Given instruction 1: According to the phyllo article, what do the Tunisians call phyllo?
Given instruction 2: Write the next part of the article on phyllo, picking up after its last paragraph.

Document:
** BEGIN **

Phyllo Without FearFrom Athens to Anatolia to New York, this simple, gossamer-thin pastry dough encloses treats both sweet and savory.

The first time I saw a home cook ''open'' phyllo—the papery pastry dough essential to such classic Greek dishes as baklava and spanakopitta (spinach pie), I was visiting a monastery in Metsovo, a scenic mountain village in the Ípiros region of northwestern Greece. Ípiros is pitta country—not pita, the ubiquitous Middle Eastern flat bread, but pitta, which is the word Greeks use to refer to a whole inventory of savory pies, whose ingredients are tucked between buttered or oiled layers of crisp phyllo. There are literally hundreds of variations, with fillings of greens, cheeses, eggs, grains, sometimes meat, and just about anything else the area's bounty can provide.

The monastery caretaker's wife was in her kitchen preparing cassiata, a local version of cheese pie made with about twenty layers of phyllo, and invited me to watch. She was so proficient as she ''opened'' the dough (this is the term Greeks favor for the process) that it was hard to follow her movements, but both her tools and her technique were deceptively simple: Dividing the dough into small balls, she worked one piece at a time, first flattening each sphere with her palms into a small disk, then gently wrapping the disk around a long, thin dowel. A big, round piece of wood, resembling a giant Ping-Pong paddle permanently coated with flour, was her work surface. With incredible speed and dexterity, she stretched the dough along the length of the dowel, coaxing it with her fingertips from the center towards the ends in order to form a circle about two feet in diameter when rolled out. It was an impressive performance.

Phyllo—yufka to the Turks, strudel to the Hungarians (who learned to make it from the Turks in the 16th century), and brik to the Tunisians—is common throughout the Balkans and the Middle East. It has been known in the Anatolia region of Turkey since at least the 11th century and possibly earlier, and its presence there provokes debate over who invented phyllo (and the many filled and layered dishes based on it) in the first place. Writer Charles Perry, an expert on foods of the Islamic world, believes that phyllo evolved from the stacked thin griddle cakes that were a staple of the Turkish nomads who arrived in Anatolia from Central Asia between the 11th and 15th centuries. The poverty of the migrants' diet, Perry suggests, might have encouraged them to make layered breads similar in shape to the ''thick breads'' found among settled peoples. Speros Vryonis, a scholar of Greek culture, disagrees, arguing that thin layered pastry was just too complicated for a nomadic people to either prepare or develop and asserting that the Greeks were making layered pastry as early as the second century A.D.

In Greece itself and in American cities with large Greek populations, like New York and Chicago, a guild of phyllo makers still exists. Its members, usually men, make and sell the pastry in small, quaintly anachronistic neighborhood workshops like the one at Manhattan's Poseidon Bakery, whose back room is crowded with huge bags of flour, two eight-foot-square tables for stretching the pastry, the requisite Hobart dough mixer, and a slew of muslin sheets—all covered (as are the phyllo makers) in a fine film of flour.

** END **

Source excerpt:
** BEGIN **

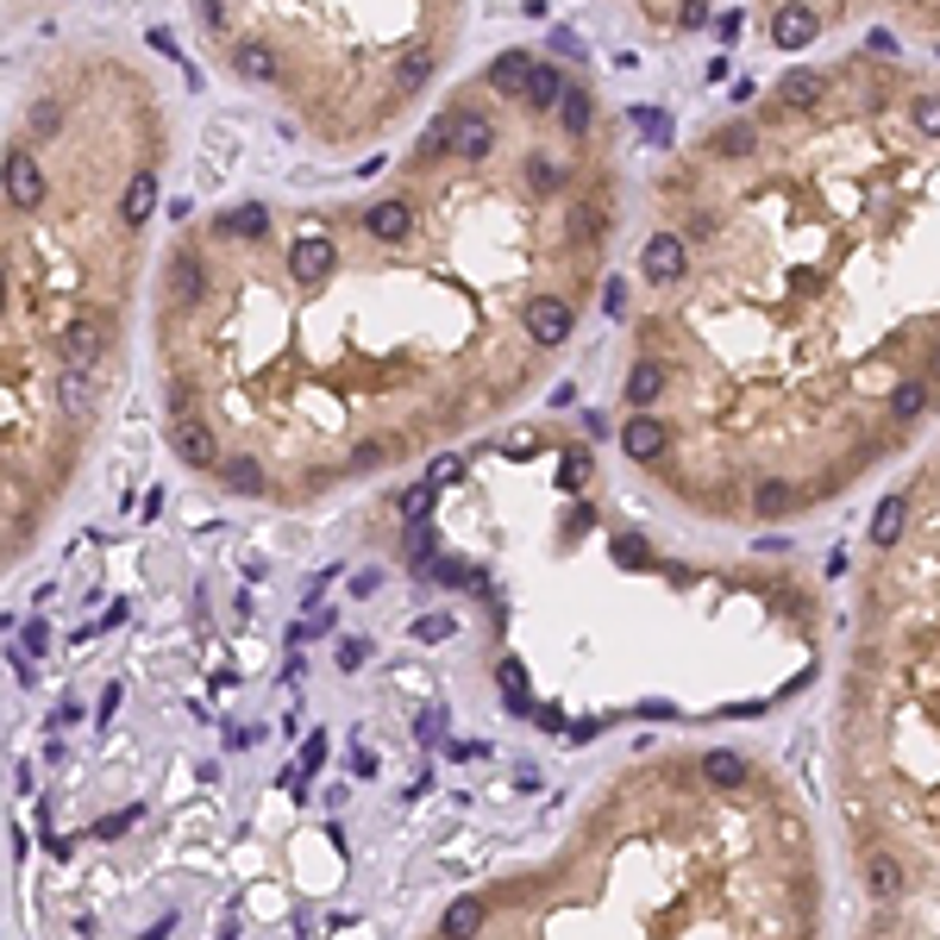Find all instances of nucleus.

** END **

Exercise answer 1: Brik.

Exercise answer 2:
The phyllo made at commercial bakeries like Poseidon is very similar to the homemade kind: Both are made with flour, salt, water, and a little shortening or oil, though home cooks occasionally add yeast and some vinegar, wine, or lemon juice, which supposedly makes the pastry more elastic (and commercial phyllo usually contains preservatives). Once the commercial dough is mixed and relaxed, it is flattened into large, thin slabs, sometimes with the help of a roller. Next, the phyllo mastoras (master) slaps it onto the center of the table, which is tightly covered with muslin onto which cornflour has been sprinkled to keep the phyllo from sticking. Then the pulling and stretching begins. Working his way very quickly around the table six or seven times, the mastoras pulls the dough outwards towards the edges, stretching it little by little. It doesn't take him more than a minute to transform the dough into roughly an eight-foot square, an awe-inspiring feat. (Some phyllo makers have a flair for the dramatic. One artisan I know takes a golf ball-size bit of dough, stretches it along the arc of his arm, and turns it into a huge sheet with just a flick of his wrist.) The pastry is then cut into smaller sheets, stacked between muslin to help keep it moist, and packed in plastic bags. It takes two bakers eight to ten hours to turn out about a hundred and fifty pounds of dough.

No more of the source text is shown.